Lutte sans merci (13 West Street) – de Phillip Leacock – 1962
Vingt ans après Tueur à gages, il a pris cher Alan Ladd, prématurément vieilli et bouffi, loin du charme animal et dangereux de ses grandes années. Sa carrière, d’ailleurs, est en plein déclin lorsqu’il tourne ce thriller qu’il produit lui-même, comme une ultime chance de retrouver les sommets. Le résultat est loin d’être à la hauteur : Lutte sans merci est un « vigilante movie » poussif et visuellement assez laid, qui manque cruellement de rythme.

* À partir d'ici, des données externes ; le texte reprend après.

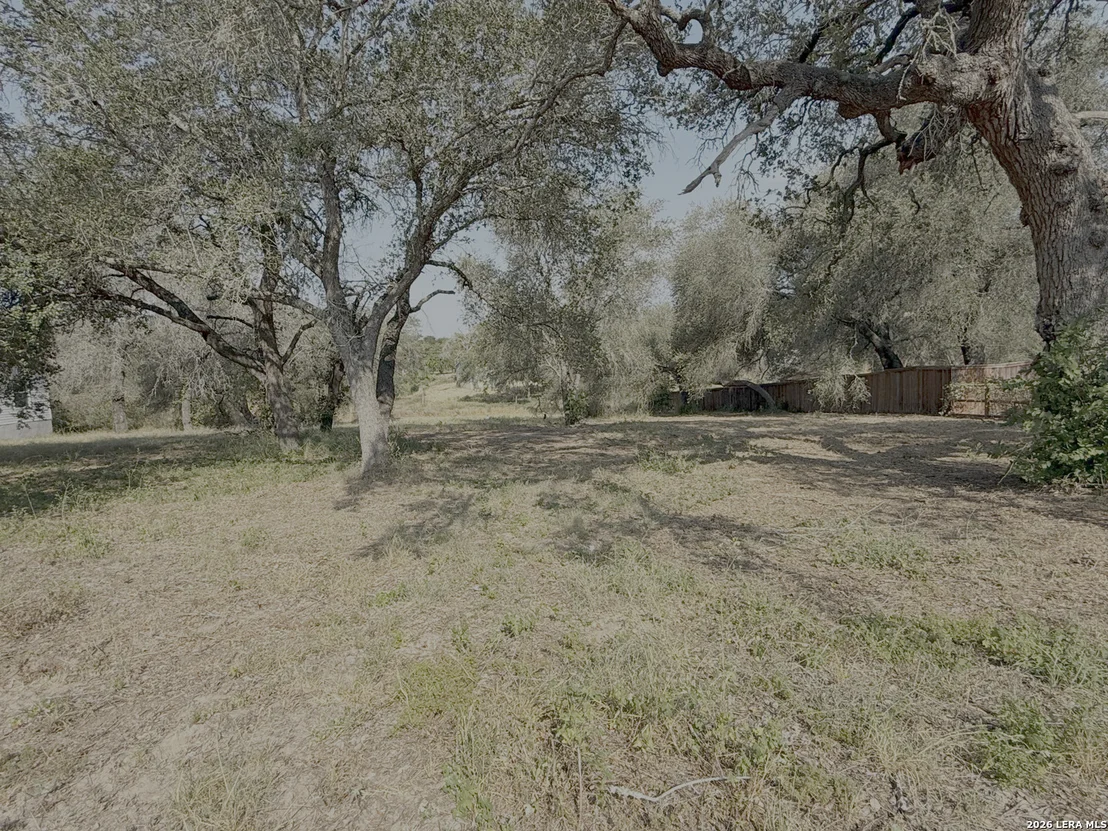 Photo of 22815 Grand Spg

La faute à un réalisateur guère inspiré, parce que le scénario, qui préfigure des tas de films à venir basés sur l’idée de l’autojustice (pas souvent formidables, du fameux Justicier dans la ville de Bronson au pénible A vif avec Jodie Foster), n’est pas si mal. Plus que l’autodéfense, c’est vraiment le traumatisme de la violence qui est au cœur du film. Et Ladd incarne parfaitement cette idée d’un homme normal et sans histoire, incapable de tourner la page après avoir été victime d’une agression gratuite et sauvage.
Un scénario qui ne joue pas la carte de la surenchère, préférant miser sur une atmosphère troublante et paranoïaque. Il y a bien un méchant, finalement plus pathétique que diabolique, mais le film met surtout en évidence les petits défauts, les mesquineries et les imperfections de chacun : les coupables, les victimes, et même la police.

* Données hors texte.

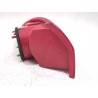 Recambio de piloto trasero derecho para alfa romeo 147 (190)(2000) 1.9 jtd 16v referencia OEM IAM 46556347  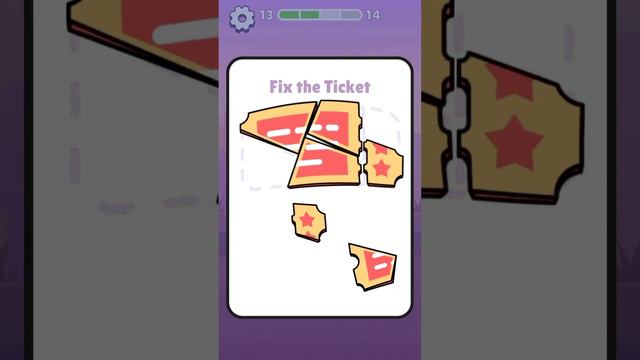 Freaky Stan Gameplay Walkthrough All Correct Choices Level 11 - 15 смотреть онлайн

Loin des clichés du superflic ou, au contraire, du policier incompétent, Rod Steiger est lui aussi remarquable. A priori, un duo Ladd-Steiger pouvait faire craindre le pire : face à Ladd le taciturne, Steiger l’exubérant aurait pu assommer le film. Il n’en est rien : inhabituellement sobre, l’acteur est absolument parfait.
Malgré tout ça, le film ennuie un peu, et laisse un goût d’inachevé. Trop polissée, trop anonyme, la mise en scène ne convainc jamais vraiment. Dommage.
* DVD dans la collection « Film noir, femme en danger » de Sidonis/Calysta, avec des présentations de Patrick Brion et François Guérif.